Stablecoins may look calm on the surface. Mexico’s central bank is not convinced they stay that way under pressure.
In its latest financial stability report, the Bank of Mexico (Banxico) warned that stablecoins pose meaningful risks to financial stability, citing their rapid growth, deepening ties to traditional finance, and uneven global regulation. According to the bank, those factors could amplify stress during market shocks rather than contain it.
At the core of the concern is structure.
Banxico pointed to stablecoins’ heavy reliance on short term U.S. Treasuries, a feature often marketed as a strength. In periods of stress, however, that exposure can become a vulnerability. The report also highlighted market concentration, noting that just two issuers control roughly 86% of total stablecoin supply, alongside past depegging episodes that revealed cracks in the system.
The bigger risk is spillover.
Without coordinated international safeguards, Banxico warned that mass redemptions or issuer failures could ripple into broader funding markets. Diverging regulatory approaches only add fuel to the fire. Frameworks like the EU’s MiCA and the U.S. GENIUS Act impose different rules around reserves, redemption rights, and depositor protections, creating fragmentation instead of consistency.
That fragmentation invites arbitrage.
According to Banxico’s analysis, issuers and users could exploit regulatory gaps across jurisdictions, concentrating risk where oversight is weakest. As a result, the central bank said it plans to maintain a cautious separation between traditional financial institutions and virtual assets, citing the potential for contagion into wider markets.

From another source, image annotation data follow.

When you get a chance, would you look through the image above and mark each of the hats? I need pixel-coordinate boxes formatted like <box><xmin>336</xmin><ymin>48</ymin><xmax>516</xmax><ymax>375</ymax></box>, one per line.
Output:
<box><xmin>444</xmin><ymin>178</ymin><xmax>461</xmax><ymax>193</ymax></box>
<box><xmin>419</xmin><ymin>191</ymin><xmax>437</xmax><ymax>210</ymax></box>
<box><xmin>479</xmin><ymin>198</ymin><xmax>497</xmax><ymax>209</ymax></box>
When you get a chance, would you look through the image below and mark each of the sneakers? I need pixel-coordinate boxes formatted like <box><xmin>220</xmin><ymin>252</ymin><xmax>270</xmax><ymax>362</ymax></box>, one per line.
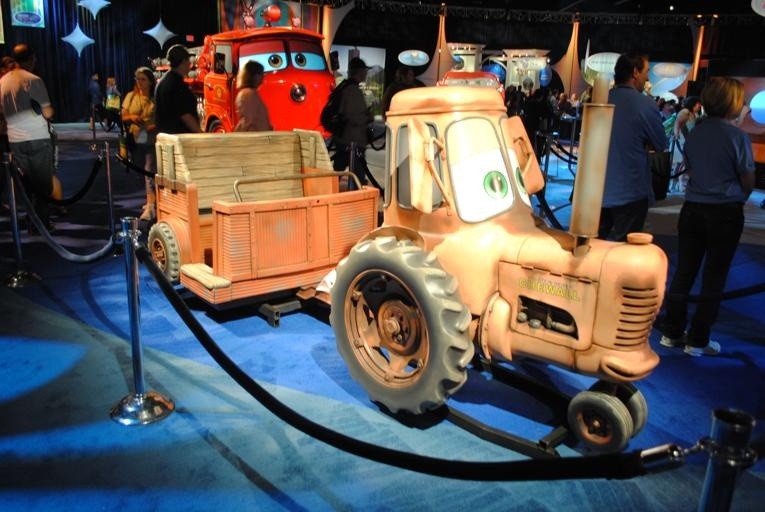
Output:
<box><xmin>683</xmin><ymin>340</ymin><xmax>721</xmax><ymax>357</ymax></box>
<box><xmin>139</xmin><ymin>205</ymin><xmax>157</xmax><ymax>221</ymax></box>
<box><xmin>27</xmin><ymin>224</ymin><xmax>67</xmax><ymax>236</ymax></box>
<box><xmin>660</xmin><ymin>331</ymin><xmax>689</xmax><ymax>349</ymax></box>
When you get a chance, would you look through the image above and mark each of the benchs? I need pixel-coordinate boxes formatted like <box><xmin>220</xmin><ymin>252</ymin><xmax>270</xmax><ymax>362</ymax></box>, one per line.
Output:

The warning is not one sided.
Banxico acknowledged that stablecoins can improve settlement efficiency, lower transfer costs, and support remittances and liquidity within decentralized finance. Still, the report concludes that the risks outweigh the benefits without stronger international regulatory coordination.
Mexico’s adoption numbers reflect that cautious stance.
Data from Chainalysis shows Mexico fell to 23rd place in the Global Crypto Adoption Index for 2025, down from 14th in 2024. Despite the presence of major exchanges like Bitso, the country has not rolled out new comprehensive crypto legislation and continues to rely on its 2018 Fintech Law as the primary framework.
The regional contrast is stark.
Brazil and Argentina now lead Latin America in crypto adoption. Chainalysis’ 2025 Geography of Crypto Report shows the region generated nearly $1.5 trillion in crypto transaction volume between July 2022 and June 2025. Monthly activity surged from $20.8 billion in mid 2022 to almost $88 billion by December 2024.
Brazil alone accounted for $318.8 billion, nearly one third of the region’s total. The country finalized rules in November placing crypto firms under banking style supervision. Argentina ranked second with $93.9 billion in transaction volume and is reportedly considering allowing traditional financial institutions to trade cryptocurrencies, a potential reversal of its 2022 ban.
Mexico’s message is clear. Stablecoins are powerful tools, but without global guardrails, they could carry risks that extend far beyond crypto itself.